Radler auf der Elbpromenade in Wittenberge. Quelle: Matthias Anke

Dieses Teilstück war aber auch so ein Best off vieler früherer Etappen der Tour de Prignitz, vereinte die wunderschöne Perleberger Altstadtinsel mit dem städtischen Flair von Wittenberge und der imposanten Ansicht der Wilsnacker Wunderblutkirche. Und Höhepunkt bei all dem war natürlich wieder einmal die Fahrt an der Elbe von der Eisenbahnbrücke bei Wittenberge bis Hinzdorf.

Wunderschön war die Fahrt entlang der Elbe. Wunderschön war die Fahrt entlang der Elbe. Quelle: Bernd Atzenroth

Kein Wunder, dass sich die Veranstalter von MAZ und Antenne Brandenburg immer wieder dafür entscheiden, mit den Radlern diese Strecke zu nehmen und dafür die Unterstützung ihrer Partner von der AOK Nordost und der Volks- und Raiffeisenbank Prignitz sowie erstmals von Lotto Brandenburg haben. Und sie fahren auch gerne selbst mit: So hatte der neue Geschäftsführer des MAZ-Regional-Verlags Prignitz-Ruppin, Andreas Günther, sein erstes Erlebnis mit der Tour de Prignitz und war ganz begeistert.

Nach vielen Jahren mal wieder auf Tour in seiner Heimat: Marcus Asmus von Antenne Brandenburg. Quelle: Bernd Atzenroth

Ebenfalls dabei: Viele Größen von Antenne Brandenburg. Einer fährt für den Sender nach Jahren mal wieder drei Etappen mit: Marcus Asmus, der bekanntlich aus Meyenburg stammt, sagt: „Ich war lange nicht dabei, und trotzdem war es wie zu Hause anzukommen.“ Und die Etappe auf der Elbe empfand er nach der feuchten Auftaktetappe als „Wellness auf Rädern“.

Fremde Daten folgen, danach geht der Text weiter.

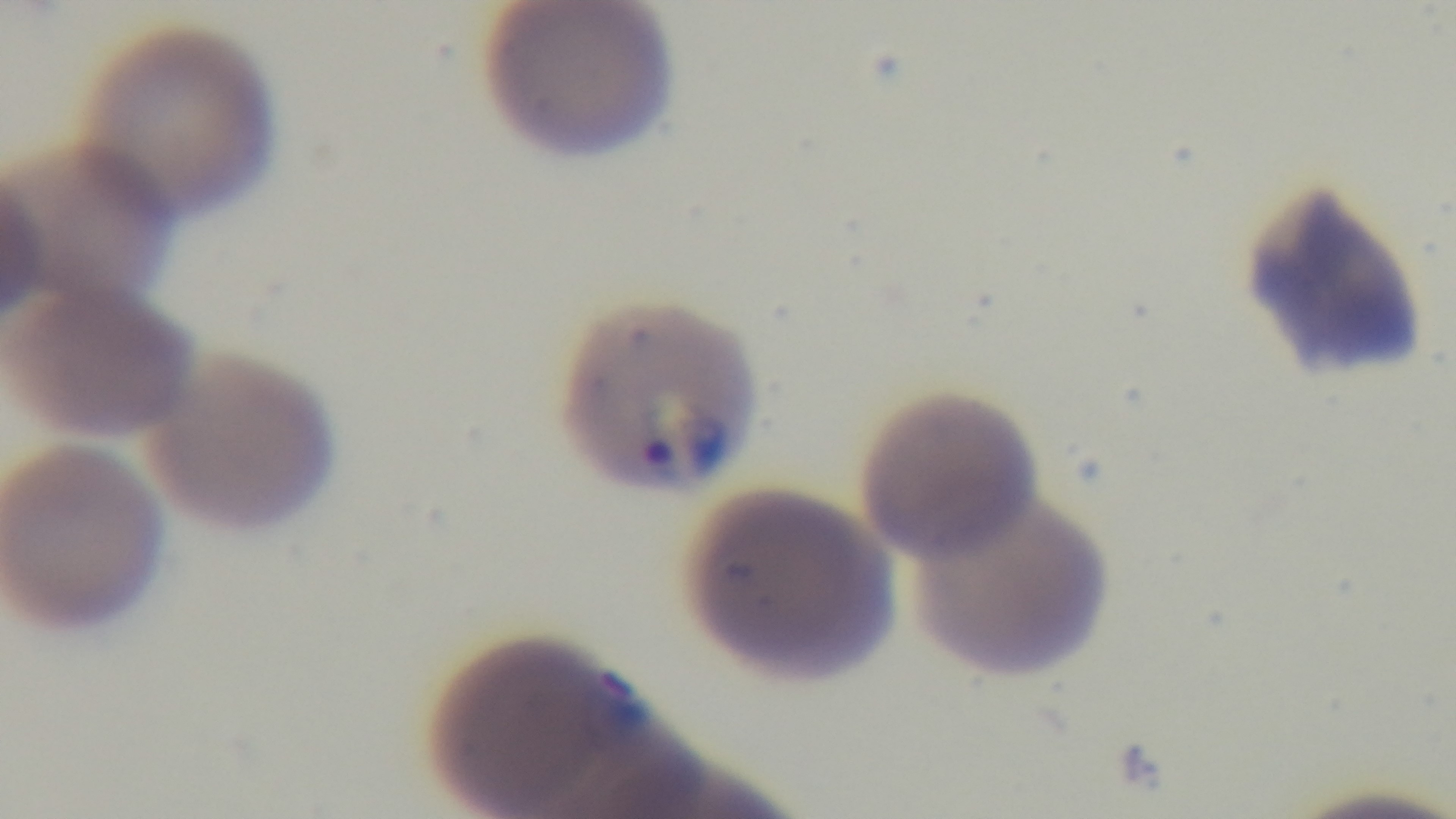
Summary:
  - Capture: mounted 4K digital camera
  - Malaria status: positive
  - Modality: light microscopy
  - Preparation: thin
  - Stain: Giemsa
  - Objective: 100x oil immersion
  - Field of view: one from the slide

Eine Erfahrung hat Asmus in Gesprächen gemacht: nämlich, dass es doch viele gibt, die dem neuen Modus der Rundfahrt etwas Positives abgewinnen können. Torsten Uhe und Oliver Hermann äußerten sich ähnlich. Und so kam es, dass sich alle darauf freuten, mit ihrem Fahrrad am Ende wieder zu Hause anzukommen, nach einem wunderschönen Tag an der Elbe.